A deep breath shuddered through me. My eyes squeezed shut, my temples throbbing as he continued to rock me. Comfort me.

“My mom called me,” I finally got out.

“It was bad.”

I nodded. “She tried to pick Laura up from school today and found out we took her off the approved adult list. She was replaced by Avery and Evie. So now it’s me, Ethan, and the two of them. But not her.”

“Because she can’t be trusted.”

“She threatened to call CPS and tell them Ethan is hitting Laura if we don’t put her back on the list.”

“What?” Dallas jerked back. “What the fuck? But he’s not. He’d never do that.”

“No, he wouldn’t.
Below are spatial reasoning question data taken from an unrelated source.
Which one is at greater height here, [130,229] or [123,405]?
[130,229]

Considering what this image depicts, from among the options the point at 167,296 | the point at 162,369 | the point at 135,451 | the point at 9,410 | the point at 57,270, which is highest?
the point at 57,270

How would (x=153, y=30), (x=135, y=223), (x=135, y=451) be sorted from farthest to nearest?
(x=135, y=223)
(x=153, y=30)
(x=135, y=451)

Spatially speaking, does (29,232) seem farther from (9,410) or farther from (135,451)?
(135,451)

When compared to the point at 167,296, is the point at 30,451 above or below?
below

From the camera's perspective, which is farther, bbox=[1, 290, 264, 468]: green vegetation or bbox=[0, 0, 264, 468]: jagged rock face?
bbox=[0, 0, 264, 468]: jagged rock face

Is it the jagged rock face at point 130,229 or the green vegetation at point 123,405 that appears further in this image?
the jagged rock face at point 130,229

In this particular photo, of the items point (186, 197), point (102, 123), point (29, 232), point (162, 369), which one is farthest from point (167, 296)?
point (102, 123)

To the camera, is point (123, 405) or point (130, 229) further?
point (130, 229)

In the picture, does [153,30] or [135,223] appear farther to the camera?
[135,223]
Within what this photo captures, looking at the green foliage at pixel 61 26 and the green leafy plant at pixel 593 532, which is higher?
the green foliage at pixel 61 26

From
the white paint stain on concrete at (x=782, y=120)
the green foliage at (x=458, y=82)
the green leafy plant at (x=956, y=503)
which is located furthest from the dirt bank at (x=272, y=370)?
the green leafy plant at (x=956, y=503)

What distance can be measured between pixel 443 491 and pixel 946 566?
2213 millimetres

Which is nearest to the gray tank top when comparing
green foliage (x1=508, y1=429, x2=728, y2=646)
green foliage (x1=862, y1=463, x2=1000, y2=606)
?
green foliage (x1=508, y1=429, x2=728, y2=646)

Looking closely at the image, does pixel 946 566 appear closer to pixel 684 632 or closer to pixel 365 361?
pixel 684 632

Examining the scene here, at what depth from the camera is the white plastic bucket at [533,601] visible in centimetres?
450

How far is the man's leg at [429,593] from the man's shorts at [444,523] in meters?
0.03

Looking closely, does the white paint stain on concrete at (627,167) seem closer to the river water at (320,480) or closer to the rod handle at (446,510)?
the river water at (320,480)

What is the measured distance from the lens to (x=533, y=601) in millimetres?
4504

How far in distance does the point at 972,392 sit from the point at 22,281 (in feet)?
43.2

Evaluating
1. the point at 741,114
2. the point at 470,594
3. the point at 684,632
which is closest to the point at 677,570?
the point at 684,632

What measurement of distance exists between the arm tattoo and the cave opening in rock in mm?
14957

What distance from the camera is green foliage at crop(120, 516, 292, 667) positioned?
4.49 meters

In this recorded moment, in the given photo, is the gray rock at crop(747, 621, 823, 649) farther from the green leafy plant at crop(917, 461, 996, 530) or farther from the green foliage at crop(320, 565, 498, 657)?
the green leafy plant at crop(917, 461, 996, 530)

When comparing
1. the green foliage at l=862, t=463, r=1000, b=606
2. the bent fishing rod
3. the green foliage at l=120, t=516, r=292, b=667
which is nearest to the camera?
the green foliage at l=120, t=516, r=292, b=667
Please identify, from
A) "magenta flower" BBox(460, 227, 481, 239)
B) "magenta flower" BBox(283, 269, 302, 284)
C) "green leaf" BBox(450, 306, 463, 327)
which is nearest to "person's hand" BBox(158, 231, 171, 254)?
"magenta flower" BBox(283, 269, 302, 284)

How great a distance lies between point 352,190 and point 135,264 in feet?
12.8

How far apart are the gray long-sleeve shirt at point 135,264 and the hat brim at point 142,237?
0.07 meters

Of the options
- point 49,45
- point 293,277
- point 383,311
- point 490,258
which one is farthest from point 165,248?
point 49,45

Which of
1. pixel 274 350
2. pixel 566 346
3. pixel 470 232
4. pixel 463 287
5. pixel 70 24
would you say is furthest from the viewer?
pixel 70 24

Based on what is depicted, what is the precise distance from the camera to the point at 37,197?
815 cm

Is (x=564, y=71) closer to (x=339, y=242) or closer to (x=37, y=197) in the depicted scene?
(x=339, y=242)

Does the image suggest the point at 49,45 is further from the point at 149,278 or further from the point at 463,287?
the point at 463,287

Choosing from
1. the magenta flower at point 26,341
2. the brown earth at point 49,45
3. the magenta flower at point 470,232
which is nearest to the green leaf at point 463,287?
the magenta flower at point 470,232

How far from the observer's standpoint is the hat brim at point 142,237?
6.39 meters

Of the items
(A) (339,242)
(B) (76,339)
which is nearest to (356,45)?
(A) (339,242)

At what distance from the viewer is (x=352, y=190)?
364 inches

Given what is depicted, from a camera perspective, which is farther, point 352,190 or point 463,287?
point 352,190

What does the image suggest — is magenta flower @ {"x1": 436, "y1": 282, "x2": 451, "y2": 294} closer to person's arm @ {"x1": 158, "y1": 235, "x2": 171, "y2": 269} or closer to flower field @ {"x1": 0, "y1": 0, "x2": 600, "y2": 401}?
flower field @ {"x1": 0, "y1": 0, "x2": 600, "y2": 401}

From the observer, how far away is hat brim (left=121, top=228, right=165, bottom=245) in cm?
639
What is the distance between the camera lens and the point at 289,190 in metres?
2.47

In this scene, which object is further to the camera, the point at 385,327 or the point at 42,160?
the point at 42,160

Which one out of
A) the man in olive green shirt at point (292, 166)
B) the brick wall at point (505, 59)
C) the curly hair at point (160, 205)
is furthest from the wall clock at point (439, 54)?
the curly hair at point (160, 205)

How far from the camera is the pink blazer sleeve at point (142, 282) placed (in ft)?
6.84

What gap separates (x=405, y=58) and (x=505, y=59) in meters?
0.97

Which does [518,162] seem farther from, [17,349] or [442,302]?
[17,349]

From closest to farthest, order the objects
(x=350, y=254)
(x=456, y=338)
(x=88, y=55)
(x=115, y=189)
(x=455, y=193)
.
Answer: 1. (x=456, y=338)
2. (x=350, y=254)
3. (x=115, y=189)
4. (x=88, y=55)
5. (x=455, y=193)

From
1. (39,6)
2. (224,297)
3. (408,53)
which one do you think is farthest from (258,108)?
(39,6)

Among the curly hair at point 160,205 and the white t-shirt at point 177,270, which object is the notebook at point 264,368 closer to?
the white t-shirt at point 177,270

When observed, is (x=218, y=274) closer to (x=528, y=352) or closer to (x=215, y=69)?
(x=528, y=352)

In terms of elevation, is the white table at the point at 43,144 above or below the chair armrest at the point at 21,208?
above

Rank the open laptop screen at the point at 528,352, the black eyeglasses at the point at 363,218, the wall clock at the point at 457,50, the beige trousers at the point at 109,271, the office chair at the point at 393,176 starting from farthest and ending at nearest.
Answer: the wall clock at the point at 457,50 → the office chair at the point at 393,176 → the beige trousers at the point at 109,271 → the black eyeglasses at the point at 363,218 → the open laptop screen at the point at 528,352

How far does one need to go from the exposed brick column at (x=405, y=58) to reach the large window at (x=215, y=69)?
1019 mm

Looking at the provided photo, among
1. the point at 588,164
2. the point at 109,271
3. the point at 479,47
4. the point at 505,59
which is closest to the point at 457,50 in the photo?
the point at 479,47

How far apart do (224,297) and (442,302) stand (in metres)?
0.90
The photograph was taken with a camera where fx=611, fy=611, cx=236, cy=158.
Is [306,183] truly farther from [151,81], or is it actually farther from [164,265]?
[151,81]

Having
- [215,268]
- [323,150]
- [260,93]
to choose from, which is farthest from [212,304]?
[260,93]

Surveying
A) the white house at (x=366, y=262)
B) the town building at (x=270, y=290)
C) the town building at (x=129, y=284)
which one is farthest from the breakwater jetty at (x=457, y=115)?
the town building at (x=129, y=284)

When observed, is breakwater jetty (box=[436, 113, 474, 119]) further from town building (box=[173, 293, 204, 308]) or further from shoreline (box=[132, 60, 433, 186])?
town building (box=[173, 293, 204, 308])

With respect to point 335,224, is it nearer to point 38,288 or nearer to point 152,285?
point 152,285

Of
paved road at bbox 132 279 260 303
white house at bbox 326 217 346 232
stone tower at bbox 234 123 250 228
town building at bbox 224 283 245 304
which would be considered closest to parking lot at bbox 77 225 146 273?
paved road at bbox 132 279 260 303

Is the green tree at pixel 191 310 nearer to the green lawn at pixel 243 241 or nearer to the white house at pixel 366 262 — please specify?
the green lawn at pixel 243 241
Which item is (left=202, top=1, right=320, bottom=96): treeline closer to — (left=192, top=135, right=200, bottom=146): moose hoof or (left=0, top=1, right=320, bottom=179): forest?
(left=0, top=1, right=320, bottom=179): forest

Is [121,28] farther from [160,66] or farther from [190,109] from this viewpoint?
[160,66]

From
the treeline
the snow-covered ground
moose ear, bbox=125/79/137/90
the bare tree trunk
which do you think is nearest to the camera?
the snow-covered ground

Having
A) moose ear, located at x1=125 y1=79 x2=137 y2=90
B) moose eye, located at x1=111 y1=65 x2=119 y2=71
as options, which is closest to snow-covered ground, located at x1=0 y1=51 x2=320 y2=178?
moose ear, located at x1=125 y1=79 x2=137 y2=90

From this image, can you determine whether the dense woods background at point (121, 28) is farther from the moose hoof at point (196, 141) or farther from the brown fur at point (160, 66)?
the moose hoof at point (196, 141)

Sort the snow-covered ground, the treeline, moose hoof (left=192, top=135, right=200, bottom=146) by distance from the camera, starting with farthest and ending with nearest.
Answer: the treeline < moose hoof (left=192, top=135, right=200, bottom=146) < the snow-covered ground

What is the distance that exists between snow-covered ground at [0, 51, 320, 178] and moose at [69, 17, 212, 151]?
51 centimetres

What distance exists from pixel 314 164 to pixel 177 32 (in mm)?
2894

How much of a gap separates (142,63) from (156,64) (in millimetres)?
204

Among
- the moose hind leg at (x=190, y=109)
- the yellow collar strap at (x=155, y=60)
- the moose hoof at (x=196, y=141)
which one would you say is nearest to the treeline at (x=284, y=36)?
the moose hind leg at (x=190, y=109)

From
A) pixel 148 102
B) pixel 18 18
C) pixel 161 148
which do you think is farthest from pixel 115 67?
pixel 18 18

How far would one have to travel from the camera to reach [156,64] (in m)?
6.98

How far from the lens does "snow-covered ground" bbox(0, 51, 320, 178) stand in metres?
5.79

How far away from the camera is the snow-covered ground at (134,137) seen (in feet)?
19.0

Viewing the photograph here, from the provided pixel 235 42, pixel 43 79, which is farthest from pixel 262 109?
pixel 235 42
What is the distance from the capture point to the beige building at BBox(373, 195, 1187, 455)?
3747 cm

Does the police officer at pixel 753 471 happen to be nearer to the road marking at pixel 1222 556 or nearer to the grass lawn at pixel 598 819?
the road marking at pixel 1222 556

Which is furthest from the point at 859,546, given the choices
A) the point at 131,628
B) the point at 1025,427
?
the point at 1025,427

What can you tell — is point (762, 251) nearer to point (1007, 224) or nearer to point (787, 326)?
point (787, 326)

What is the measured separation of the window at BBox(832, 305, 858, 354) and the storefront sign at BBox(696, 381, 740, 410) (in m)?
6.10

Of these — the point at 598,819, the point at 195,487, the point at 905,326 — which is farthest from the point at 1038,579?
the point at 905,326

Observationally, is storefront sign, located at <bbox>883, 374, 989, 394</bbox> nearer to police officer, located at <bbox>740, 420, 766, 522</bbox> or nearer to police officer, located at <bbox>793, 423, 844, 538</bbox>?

And when I pointed out that that’s easily proven to be a lie, she just started screaming at me.

Just a dose of pink-haired whore and cock-sucking bitch and a whole lot of other things I won’t even repeat.

” I finally took a long breath. “I can handle it when she hates me. But putting Ethan and Laura at risk . . . Laura has already gone through so much. I can’t see her go through more. I can’t.”

“What do we do? We’ll help. All of us will help.”

I felt myself relaxing more and more. “I don’t know what there is to do. Ethan is trying his best, but I’m worried she’ll do something terrible.”

“We should talk to him,” Dallas said. “And maybe make a plan with Laura. I know the idea of her going through something else is terrifying, but maybe actually talking to her about her grandmother would be smart. She’s not oblivious.”